At the same time, in another stone room in another part of the abbey, a monk is grinding unicorn horn into powder. The powder will go into an ointment and the ointment will go onto sores in the skin of a local official. The unicorn horn is a narwhal tusk. The monk knows it was once borne by a narwhal, but he has no issue with thinking of the resulting powder as authentic unicorn horn. It’s not such a great leap, once transubstantiation is accepted. This tusk has been consecrated in one hundred Eucharists along with the bread and wine. Whatever it once was, it is now a unicorn horn.



France, 1596

Sent by Queen Elizabeth on diplomatic duties, Sir Henry Winton befell an accident. He is recorded as having been ‘physicked’ with ‘musk, amber, gold, pearl, and unicorn’s horn, and with pigeons applied to his side, and all other means that art could devise sufficient to expel the strongest poison, and he be not bewitcht at all’.


China, 1896

The pharmacist Li Shi Chen explains that Rhino Horn can cure ‘snakebites, hallucinations, typhoid, headaches, carbuncles, vomiting, food poisoning and devil possession’.


Guildford, England, 2010

A young girl places a small plastic toy in the centre of her playroom.

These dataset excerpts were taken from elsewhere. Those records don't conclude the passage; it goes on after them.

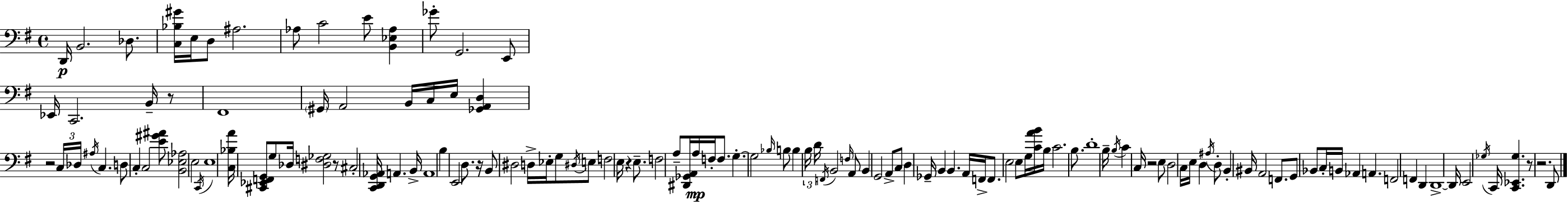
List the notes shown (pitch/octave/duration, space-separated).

D2/s B2/h. Db3/e. [C3,Bb3,G#4]/s E3/s D3/e A#3/h. Ab3/e C4/h E4/e [B2,Eb3,Ab3]/q Gb4/e G2/h. E2/e Eb2/s C2/h. B2/s R/e F#2/w G#2/s A2/h B2/s C3/s E3/s [Gb2,A2,D3]/q R/h C3/s Db3/s A#3/s C3/q. D3/e C3/q C3/h [E4,G#4,A#4]/e [B2,Eb3,Ab3]/h E3/h C2/s E3/w [C3,Bb3,A4]/s [C#2,Eb2,F2,G2]/e G3/e Db3/s [D#3,F3,Gb3]/h R/e C#3/h [C2,D2,G2,Ab2]/s A2/q. B2/s A2/w B3/q E2/h D3/e. R/s B2/e D#3/h D3/s Eb3/s G3/e D#3/s E3/e F3/h E3/s R/q E3/e. F3/h A3/e [D#2,Gb2,A2]/s A3/s F3/s F3/e. G3/q. G3/h Bb3/s B3/e B3/q B3/s D4/s F2/s B2/h F3/s A2/e B2/q G2/h A2/e C3/e D3/q Gb2/s B2/q B2/q. A2/s F2/s F2/e. E3/h E3/e G3/s [C4,A4,B4]/s B3/s C4/h. B3/e. D4/w B3/s B3/s C4/q C3/s R/h E3/e D3/h C3/s E3/s D3/q A#3/s D3/e B2/q BIS2/s A2/h F2/e. G2/e Bb2/e C3/s B2/s Ab2/q A2/q. F2/h F2/q D2/q D2/w D2/s E2/h Gb3/s C2/s [C2,Eb2,Gb3]/q. R/e R/h. D2/e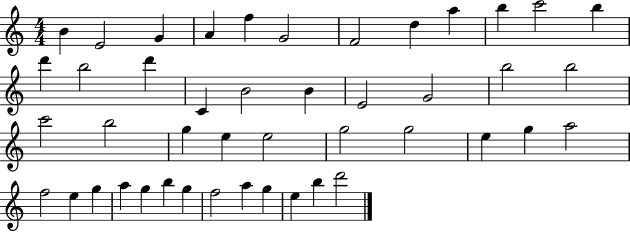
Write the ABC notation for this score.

X:1
T:Untitled
M:4/4
L:1/4
K:C
B E2 G A f G2 F2 d a b c'2 b d' b2 d' C B2 B E2 G2 b2 b2 c'2 b2 g e e2 g2 g2 e g a2 f2 e g a g b g f2 a g e b d'2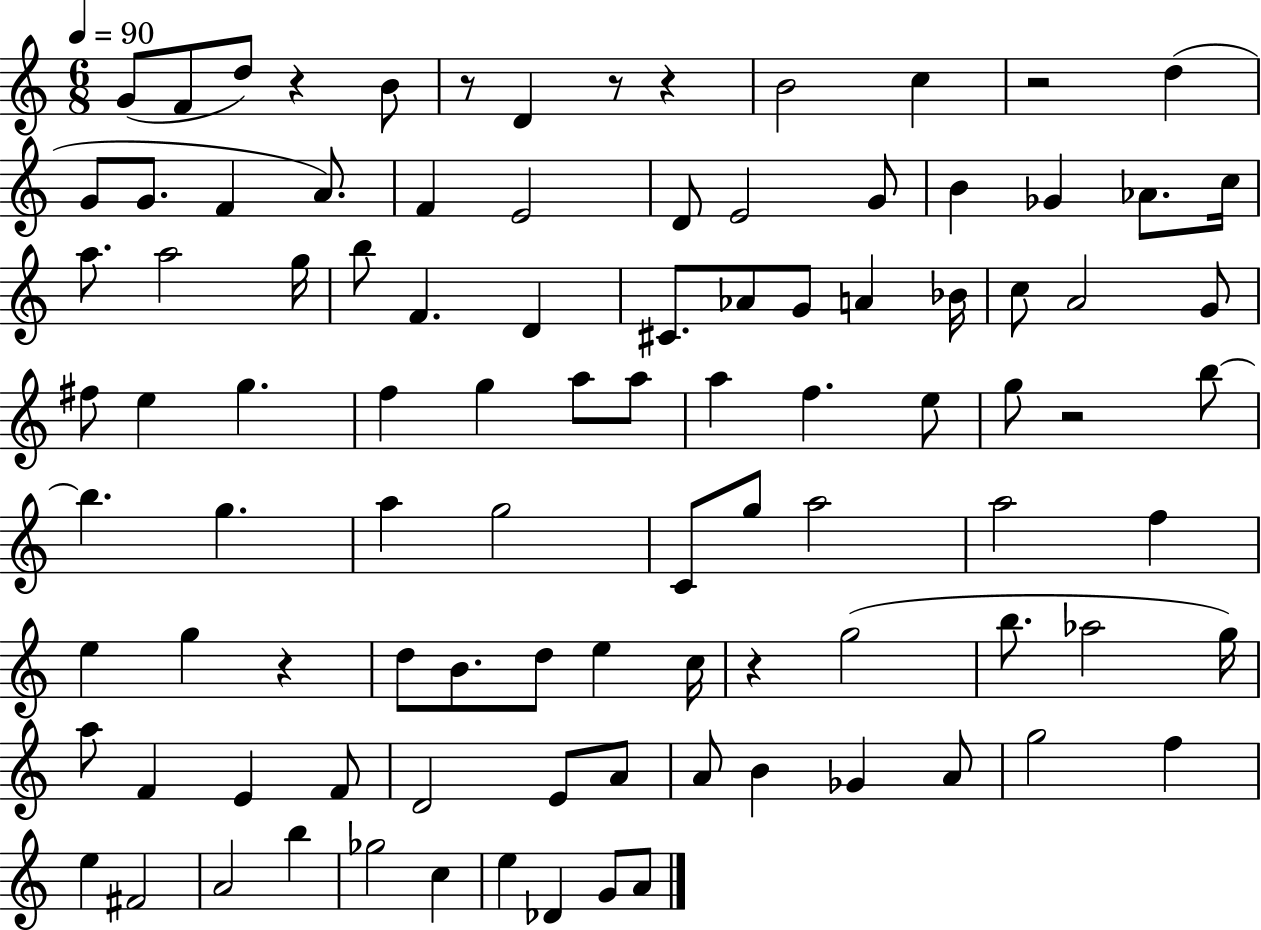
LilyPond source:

{
  \clef treble
  \numericTimeSignature
  \time 6/8
  \key c \major
  \tempo 4 = 90
  g'8( f'8 d''8) r4 b'8 | r8 d'4 r8 r4 | b'2 c''4 | r2 d''4( | \break g'8 g'8. f'4 a'8.) | f'4 e'2 | d'8 e'2 g'8 | b'4 ges'4 aes'8. c''16 | \break a''8. a''2 g''16 | b''8 f'4. d'4 | cis'8. aes'8 g'8 a'4 bes'16 | c''8 a'2 g'8 | \break fis''8 e''4 g''4. | f''4 g''4 a''8 a''8 | a''4 f''4. e''8 | g''8 r2 b''8~~ | \break b''4. g''4. | a''4 g''2 | c'8 g''8 a''2 | a''2 f''4 | \break e''4 g''4 r4 | d''8 b'8. d''8 e''4 c''16 | r4 g''2( | b''8. aes''2 g''16) | \break a''8 f'4 e'4 f'8 | d'2 e'8 a'8 | a'8 b'4 ges'4 a'8 | g''2 f''4 | \break e''4 fis'2 | a'2 b''4 | ges''2 c''4 | e''4 des'4 g'8 a'8 | \break \bar "|."
}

The toy is a white unicorn with midnight-blue mane and tail, stylised here out of all recognition, her face more reminiscent of a chipmunk’s with something like a miniature upturned ice cream cone for a horn. She is called ‘Rarity’. On her rump are three blue diamond shapes.

In the official My Little Pony storyline, Rarity gained this mark on her rump when her horn’s magical ability was revealed. The horn compelled her over great distance to a monolithic rock. As Rarity stood in front of the rock, it cracked open to reveal a panoply of precious stones. Her horn is therefore known to detect jewels in any place.

Such an ability would be of great interest to many poachers, of course.

A barrier with a good few metres radius has been loosely constructed with lego around the toy. The wide space around her takes up almost half the floorspace of the room. On top of the lego, she is carefully placing upturned drawing pins. Around the unicorn, facing outwards, guns raised with the sights to their eyes for anything hostile coming over the fence, she scatters toy soldiers. They are dwarfed by the creature.



Hanoi, Vietnam, 2011

A young woman has bitten her fingernails to the quick with worry over her dying mother. The woman who is the heart of her family - a world without whom she dreads the thought of.

The word is, rhino horn can cure cancer. That it did it for a politician, a few years ago.

She’d do anything to keep her mother.

Rhinoceros horn is made of just the same stuff - keratin - as her bitten fingernails and hair.

Powdered, it sells for more per ounce than gold or cocaine.



Ol Pejeta, Kenya, 2013

There are exactly seven Northern White Rhinos known to remain in the world. Two of those are in the Czech Republic. One, on the Western Coast of the United States. The other four - all those of mating age - live here. They have become a Schrodinger’s Cat of a species. In the space of one or two human generations, they could be thriving or they could be extinct: like other magical horned beasts, known only in our minds and in our books. They are monitored twenty-four hours a day. They are kept under armed guard.